Terrible Cryptography with Zig: MD5

I’ve picked up something of an interest in cryptography recently, so I decided to reimplement an old-school (and insecure) hashing algorithm: MD5.

In case you don’t ~~live under a rock~~ keep up with technology, you’ve may have heard of MD5 before and know its history. So please forgive me for the following disclaimer:

Disclaimer

MD5 is an insecure and broken hash function. Do not use it in actual applications that need security. It is only used in this post for pedagogical purposes. The author is not (yet) a competent cryptographer, so consume this information with a healthy dose of salt.
With that out of the way, let’s begin.

Message Digest 5

MD5 is Merkle-Damgård hash function, which means that it accepts as input a large quantity of data and maps it into a smaller fixed size, which is hopefully meaningful.

For the implementation we will use Zig, a great replacement for C. We will not use the Holy K&R C that God gave to Abraham on Mount Bell Labs. We use Zig for great justice.

MD5 is relatively simple and a spec exists so we can jump straight into an implementation. Starting from the beginning:

The Specification

Network Working Group                                          R. Rivest
Request for Comments: 1321           MIT Laboratory for Computer Science
                                             and RSA Data Security, Inc.
                                                              April 1992


                     The MD5 Message-Digest Algorithm

Alright, we’re in the right place. Let’s skip the boring stuff and extract the important parts of the “summary.”

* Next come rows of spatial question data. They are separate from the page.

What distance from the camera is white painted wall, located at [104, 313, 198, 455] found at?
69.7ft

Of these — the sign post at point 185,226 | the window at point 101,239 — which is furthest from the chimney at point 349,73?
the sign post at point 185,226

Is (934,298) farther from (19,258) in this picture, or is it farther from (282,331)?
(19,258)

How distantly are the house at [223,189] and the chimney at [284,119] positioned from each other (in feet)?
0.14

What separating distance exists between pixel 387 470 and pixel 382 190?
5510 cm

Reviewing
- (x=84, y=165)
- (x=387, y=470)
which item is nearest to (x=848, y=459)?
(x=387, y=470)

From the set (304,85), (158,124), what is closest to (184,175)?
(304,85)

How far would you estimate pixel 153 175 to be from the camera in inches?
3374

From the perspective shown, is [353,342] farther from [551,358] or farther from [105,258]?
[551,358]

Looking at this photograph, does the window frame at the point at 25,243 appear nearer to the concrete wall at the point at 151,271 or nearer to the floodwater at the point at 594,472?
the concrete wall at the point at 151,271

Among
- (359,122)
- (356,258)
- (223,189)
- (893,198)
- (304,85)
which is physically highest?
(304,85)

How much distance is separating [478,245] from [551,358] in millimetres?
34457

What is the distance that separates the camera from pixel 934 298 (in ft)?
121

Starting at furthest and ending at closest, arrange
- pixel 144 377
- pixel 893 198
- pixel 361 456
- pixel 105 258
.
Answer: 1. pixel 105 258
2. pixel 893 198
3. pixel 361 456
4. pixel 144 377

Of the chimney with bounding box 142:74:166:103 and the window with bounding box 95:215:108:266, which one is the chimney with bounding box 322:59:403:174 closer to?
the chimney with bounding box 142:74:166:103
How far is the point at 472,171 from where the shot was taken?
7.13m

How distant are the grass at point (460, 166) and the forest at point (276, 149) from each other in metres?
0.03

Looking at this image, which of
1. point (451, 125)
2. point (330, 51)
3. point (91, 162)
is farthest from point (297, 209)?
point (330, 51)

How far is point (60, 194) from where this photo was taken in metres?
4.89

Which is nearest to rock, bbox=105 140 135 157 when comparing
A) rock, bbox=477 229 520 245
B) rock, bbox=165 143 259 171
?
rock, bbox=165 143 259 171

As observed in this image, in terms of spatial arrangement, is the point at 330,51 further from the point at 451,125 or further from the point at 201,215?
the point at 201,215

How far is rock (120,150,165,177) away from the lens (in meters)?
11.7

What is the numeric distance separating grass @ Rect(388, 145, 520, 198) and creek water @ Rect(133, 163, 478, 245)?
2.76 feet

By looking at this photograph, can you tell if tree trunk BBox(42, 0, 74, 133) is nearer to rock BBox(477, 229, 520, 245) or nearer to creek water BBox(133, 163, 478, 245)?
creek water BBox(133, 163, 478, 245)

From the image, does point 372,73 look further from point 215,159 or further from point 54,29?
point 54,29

This document describes the MD5 message-digest algorithm. The algorithm takes as input a message of arbitrary length and produces as output a 128-bit “fingerprint” or “message digest” of the input. […] The MD5 algorithm is intended for digital signature applications, where a large file must be “compressed”[.] […] The MD5 algorithm is designed to be quite fast on 32-bit machines. […]

Okay it’s a hashing function (we already knew that) that takes large messages and generates a fingerprint describing the original large message. We also know MD5 is optimized for 32-bit machines, so we can expect decent performance on modern processors.
For the purposes of this post, we will only handle messages that have lengths in bit-multiples of 8 (full bytes only); this will make our implementation easier. For teaching purposes, we will also make a duplicate of our message to work on to make padding easier. (This is also terribly inefficient).

Append and Pad

First we go to §3.1, Step 1: Append Padding. We need to split and pad our message payload into zero or more blocks of 512 bits, and a final trailing block of 448 bits with the leftovers.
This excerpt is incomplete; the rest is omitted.